Als ich frohen Mutes über die Badeleiter ins Wasser gleite und nur ein Paar Schwimmzüge vom Boot entfernt bin, durchfährt mich eine plötzliche Panikattacke. Was ist denn das? Wasserangst? Tiefenangst? Angst vor Haien? Ich benenne es erst einmal Angst vor Haien, obwohl die Wahrscheinlichkeit, hier draußen einen Hai anzutreffen äußerst gering ist. Mit pochendem Puls traue ich mich nach dem Einseifen nur noch einmal für ein paar Sekunden ins Nass. Mit aufgerissenen Augen suche ich das unendliche Blau nach etwas ab, das aus dem Tintenblau zu mir hochschnellt und mich fressen könnte, doch es kommt natürlich nichts aus der Tiefe.“
Als wir am nächsten Vormittag um die Ostspitze von Porto Santo, der Nachbarinsel Madeiras segelten und langsam der Ankerplatz auf der Südostseite der Insel auftauchte, rollte Stina dort bereits sachte hinter ihrer Ankerkette. Wir waren stolz auf uns, denn wir hatten einen Bann gebrochen und waren unser erstes, langes Seestück zu zweit gesegelt. 432 Seemeilen in 89,5 Stunden. Als Team waren wir unschlagbar! Zugegeben, die Bedingungen waren selten günstig, aber trotzdem hatten wir das Gefühl, dass wir für die kommenden langen Schläge keine Mitsegler mehr brauchten. Wir konnten es auch zu zweit!
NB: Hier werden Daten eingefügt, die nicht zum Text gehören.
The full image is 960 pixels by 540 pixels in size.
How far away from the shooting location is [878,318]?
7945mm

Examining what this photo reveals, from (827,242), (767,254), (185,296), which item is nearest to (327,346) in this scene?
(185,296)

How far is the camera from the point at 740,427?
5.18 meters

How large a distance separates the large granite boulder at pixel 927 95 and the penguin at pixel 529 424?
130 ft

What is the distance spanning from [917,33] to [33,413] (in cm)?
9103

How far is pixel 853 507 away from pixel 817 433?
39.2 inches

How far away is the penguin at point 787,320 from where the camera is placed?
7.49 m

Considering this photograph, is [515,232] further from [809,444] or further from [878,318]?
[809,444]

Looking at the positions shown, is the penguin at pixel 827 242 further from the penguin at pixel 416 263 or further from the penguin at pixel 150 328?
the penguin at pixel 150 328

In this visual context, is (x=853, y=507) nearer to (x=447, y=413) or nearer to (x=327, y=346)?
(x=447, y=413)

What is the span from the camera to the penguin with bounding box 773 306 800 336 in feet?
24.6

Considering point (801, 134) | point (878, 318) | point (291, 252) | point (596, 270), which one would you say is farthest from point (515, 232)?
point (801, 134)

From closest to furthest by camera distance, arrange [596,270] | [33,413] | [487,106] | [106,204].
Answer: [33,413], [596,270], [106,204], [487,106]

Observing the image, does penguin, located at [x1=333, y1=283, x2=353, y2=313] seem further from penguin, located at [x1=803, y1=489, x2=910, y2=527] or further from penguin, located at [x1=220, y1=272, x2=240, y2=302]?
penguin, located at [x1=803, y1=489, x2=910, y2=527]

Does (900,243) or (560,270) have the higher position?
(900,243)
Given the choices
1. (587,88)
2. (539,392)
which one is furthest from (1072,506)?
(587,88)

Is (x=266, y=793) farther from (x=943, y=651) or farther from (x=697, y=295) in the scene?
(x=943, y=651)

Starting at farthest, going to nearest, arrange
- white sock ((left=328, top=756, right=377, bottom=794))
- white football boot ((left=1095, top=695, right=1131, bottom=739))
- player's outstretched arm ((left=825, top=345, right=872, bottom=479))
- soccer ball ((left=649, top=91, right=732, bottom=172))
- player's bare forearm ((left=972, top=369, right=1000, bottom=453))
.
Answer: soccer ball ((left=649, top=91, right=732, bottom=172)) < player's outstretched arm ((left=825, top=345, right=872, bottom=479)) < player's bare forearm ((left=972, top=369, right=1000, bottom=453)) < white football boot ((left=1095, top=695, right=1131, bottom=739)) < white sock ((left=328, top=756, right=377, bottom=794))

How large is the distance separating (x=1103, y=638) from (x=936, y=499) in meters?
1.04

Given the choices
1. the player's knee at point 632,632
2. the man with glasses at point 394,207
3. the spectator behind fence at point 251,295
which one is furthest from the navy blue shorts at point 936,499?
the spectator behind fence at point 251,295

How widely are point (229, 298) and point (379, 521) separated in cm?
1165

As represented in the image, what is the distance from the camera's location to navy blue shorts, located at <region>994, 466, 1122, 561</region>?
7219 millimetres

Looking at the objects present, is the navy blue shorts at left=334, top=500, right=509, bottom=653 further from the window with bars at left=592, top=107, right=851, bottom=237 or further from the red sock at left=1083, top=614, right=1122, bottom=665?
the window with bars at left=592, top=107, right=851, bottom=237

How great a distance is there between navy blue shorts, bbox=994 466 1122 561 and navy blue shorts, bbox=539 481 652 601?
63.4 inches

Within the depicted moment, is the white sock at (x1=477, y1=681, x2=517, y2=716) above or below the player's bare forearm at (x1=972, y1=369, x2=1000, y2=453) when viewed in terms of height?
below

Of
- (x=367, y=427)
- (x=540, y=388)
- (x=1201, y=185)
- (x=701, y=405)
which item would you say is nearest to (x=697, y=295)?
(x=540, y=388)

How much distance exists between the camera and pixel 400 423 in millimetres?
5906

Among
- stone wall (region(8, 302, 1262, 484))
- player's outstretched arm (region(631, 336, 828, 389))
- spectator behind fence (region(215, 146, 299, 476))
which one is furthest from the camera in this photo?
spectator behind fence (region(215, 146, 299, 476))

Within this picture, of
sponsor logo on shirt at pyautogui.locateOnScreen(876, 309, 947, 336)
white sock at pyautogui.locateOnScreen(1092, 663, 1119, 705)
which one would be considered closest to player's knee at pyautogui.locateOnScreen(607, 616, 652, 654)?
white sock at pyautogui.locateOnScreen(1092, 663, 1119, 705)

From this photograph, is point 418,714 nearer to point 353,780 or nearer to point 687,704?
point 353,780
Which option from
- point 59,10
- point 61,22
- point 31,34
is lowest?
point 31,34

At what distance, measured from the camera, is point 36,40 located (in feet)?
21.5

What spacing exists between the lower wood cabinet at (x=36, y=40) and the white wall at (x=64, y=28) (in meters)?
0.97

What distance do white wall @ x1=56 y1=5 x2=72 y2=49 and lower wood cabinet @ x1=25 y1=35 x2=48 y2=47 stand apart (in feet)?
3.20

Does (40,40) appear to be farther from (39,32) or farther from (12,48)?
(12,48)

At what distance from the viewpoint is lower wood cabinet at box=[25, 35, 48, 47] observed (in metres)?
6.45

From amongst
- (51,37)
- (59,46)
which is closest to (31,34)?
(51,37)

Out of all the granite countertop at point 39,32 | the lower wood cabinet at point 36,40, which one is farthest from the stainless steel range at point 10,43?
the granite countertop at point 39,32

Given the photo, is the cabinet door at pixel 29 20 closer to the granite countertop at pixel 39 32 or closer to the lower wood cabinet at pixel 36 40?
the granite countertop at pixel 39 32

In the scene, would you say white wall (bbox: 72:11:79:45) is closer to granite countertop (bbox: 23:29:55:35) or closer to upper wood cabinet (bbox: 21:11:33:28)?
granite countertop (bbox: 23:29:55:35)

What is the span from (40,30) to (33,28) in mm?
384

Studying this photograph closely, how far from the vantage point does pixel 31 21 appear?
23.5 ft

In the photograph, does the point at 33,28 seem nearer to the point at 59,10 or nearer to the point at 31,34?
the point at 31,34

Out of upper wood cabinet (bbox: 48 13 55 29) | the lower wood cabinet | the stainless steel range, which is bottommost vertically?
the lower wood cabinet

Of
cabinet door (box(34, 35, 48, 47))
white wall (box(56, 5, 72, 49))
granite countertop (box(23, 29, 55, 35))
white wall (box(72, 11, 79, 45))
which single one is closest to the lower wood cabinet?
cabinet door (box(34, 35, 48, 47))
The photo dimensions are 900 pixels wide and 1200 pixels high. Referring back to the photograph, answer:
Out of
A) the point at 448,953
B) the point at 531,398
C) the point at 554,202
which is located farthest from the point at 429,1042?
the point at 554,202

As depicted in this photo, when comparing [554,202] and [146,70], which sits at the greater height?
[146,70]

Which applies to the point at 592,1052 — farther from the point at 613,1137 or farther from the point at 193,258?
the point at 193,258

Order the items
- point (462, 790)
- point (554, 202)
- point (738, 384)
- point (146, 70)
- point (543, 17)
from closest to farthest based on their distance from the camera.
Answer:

Aus der Ferne betrachtet bestand Porto Santo vorwiegend aus braunem Lavaschutt und Geröll. Neben der an der Ostseite der großen Bucht gelegenen Marina dröhnten laute Dieselgeneratoren. Nach Westen erstreckte sich ein ewig langer, gelber Sandstrand. Direkt dahinter entdeckten wir die Dächer eines in Palmen gebetteten Dorfes. Auf diesem öden Eiland wollten wir nun so lange bleiben, bis wir das Gefühl hatten, weiterziehen zu müssen. Nichts und niemand sollte uns mehr hetzen.